I don’t have a decent device so I am writing this post on an extremely slow mac book air (very chunky).
During this talk, GTVHacker talked about how its possible to gain root access by exploiting the UART protocol so this is what this post is going to focus on.
What is UART?
UART ports are found on the hardware of the device. UART stands for Universal Asynchronous Receiver/ Transmitter. They are not for end users and are primarily used by the manufacturer for debugging and technical support purposes. They are not designed to be tampered with by the end user (sorry not sorry). Most ports have between 4 to 6 pins and are located on the motherboard.

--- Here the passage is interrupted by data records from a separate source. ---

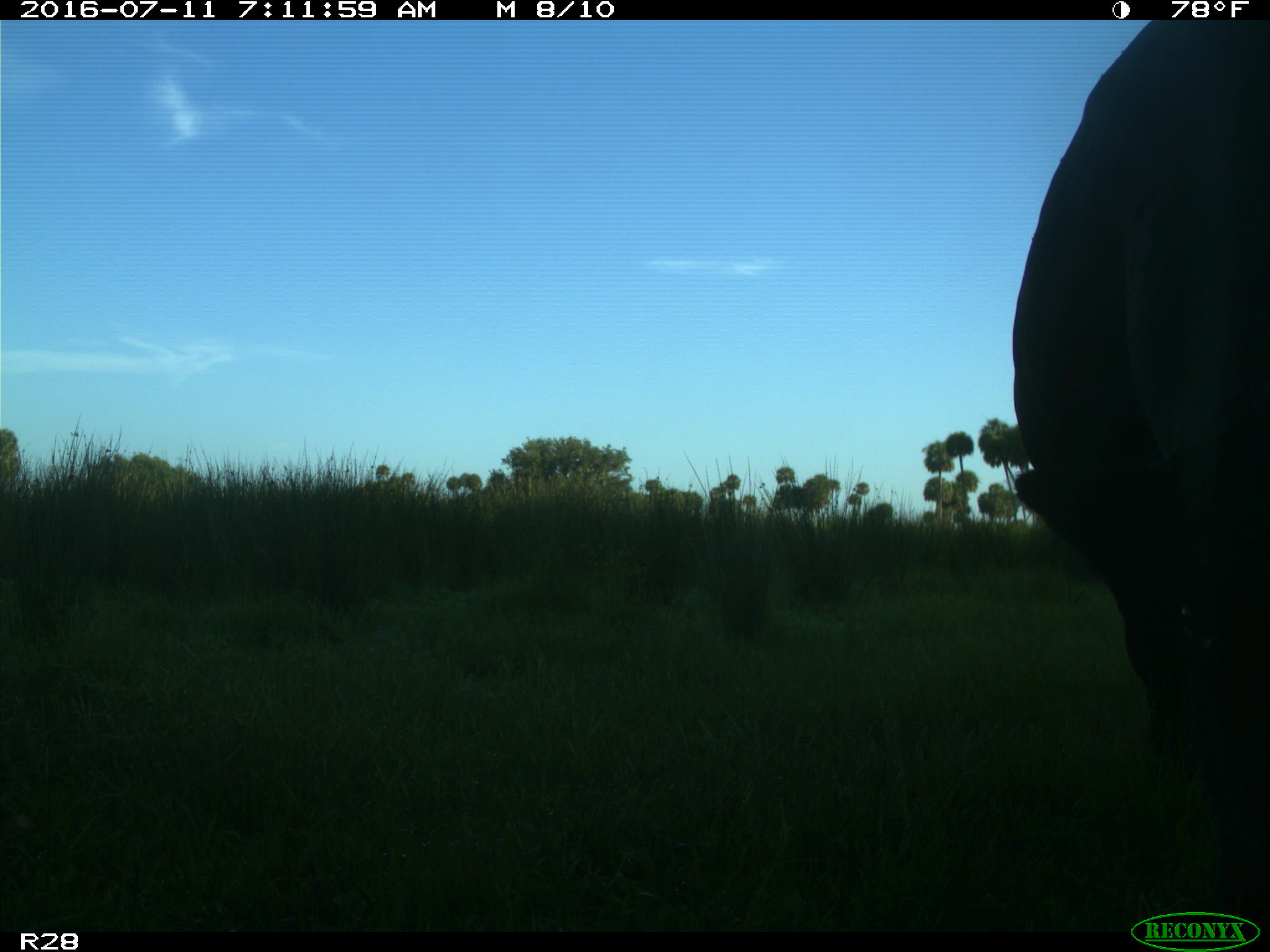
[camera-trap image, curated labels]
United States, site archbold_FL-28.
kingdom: Animalia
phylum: Chordata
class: Mammalia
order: Artiodactyla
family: Bovidae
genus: Bos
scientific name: Bos taurus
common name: domestic cow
Bos taurus (domestic cow).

The UART protocol is as follows:
- Tx (transmitting pin, connects to Rx)
- Rx (receiving pin, connects to Tx)
- GND (connects to GND)
- VCC (boards power line, usually 5v or 3.3v – do not connect)
3 pins in the header are likely to be connected to anything, that is Tx,Rx and Gnd. The Tx will be transmitting data. There is a lot more info regarding the hardware aspect of this, however I am coming from the realm of software and this post is meant to be a brief introduction to UART not a demonstration of encyclopaedic knowledge.

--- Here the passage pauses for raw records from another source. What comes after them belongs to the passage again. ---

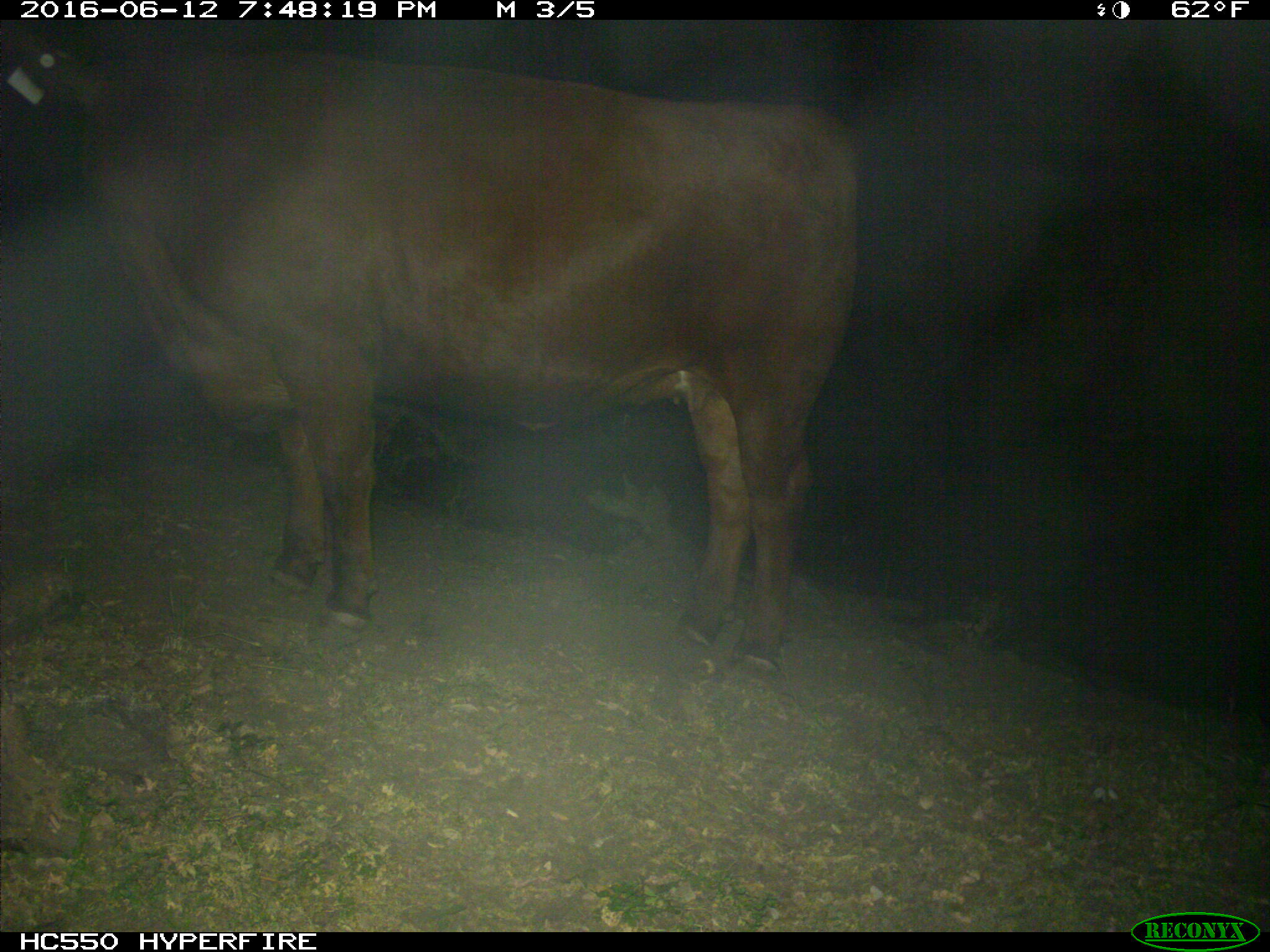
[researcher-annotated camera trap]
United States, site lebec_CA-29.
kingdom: Animalia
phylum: Chordata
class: Mammalia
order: Artiodactyla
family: Bovidae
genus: Bos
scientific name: Bos taurus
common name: domestic cow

How to spot the UART port?
The best way to spot the UART port is to look for 3 to 4 pins on the motherboard. The next step after identifying these pins is to discover which pins relate to Tx,Rx,Gnd and VCC (this is usually done using a multimeter). See images below for examples:
So after identifying the port and connecting the relevant cables, the device is potentially ready to be hacked. For the purposes of this post, assume that the serial port is connected via USB to a laptop. Ideally a USB to TTL cable is used to connect the laptop to the serial port. More info here.
Next open a terminal and type:
screen /dev/ttyUSB0 115200
(when the device is connected through the USB)

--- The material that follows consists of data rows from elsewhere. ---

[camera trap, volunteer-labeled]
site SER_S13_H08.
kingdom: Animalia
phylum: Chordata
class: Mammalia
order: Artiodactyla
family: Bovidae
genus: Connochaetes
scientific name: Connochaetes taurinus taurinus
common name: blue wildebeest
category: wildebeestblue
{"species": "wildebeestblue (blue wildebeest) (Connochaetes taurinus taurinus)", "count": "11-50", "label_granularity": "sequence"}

This command is to connect to a Winkhub specifically and is based on this video:
The 115200 figure at the end of the command is based on the baud rate. To explain this further is beyond the scope of the post but know that baud rate refers to the speed in which data gets transmitted between Rx and Tx.
After the Winkhub is on, then data should be visible on the laptop terminal. A boot prompt should appear in the terminal. There are further actions to do (seen in the video) which enable you to gain root however this post is brief to show what is possible with exploiting the UART functionality.
GTVhacker talks about how they are able to gain root access to an Epson printer by exploiting the UART protocol. This is done by booting with UART and enabling the user to access a special console. This console automatically has root control execution.
I hope you found this post interesting and you don’t use this information to make the world any worse than it already is!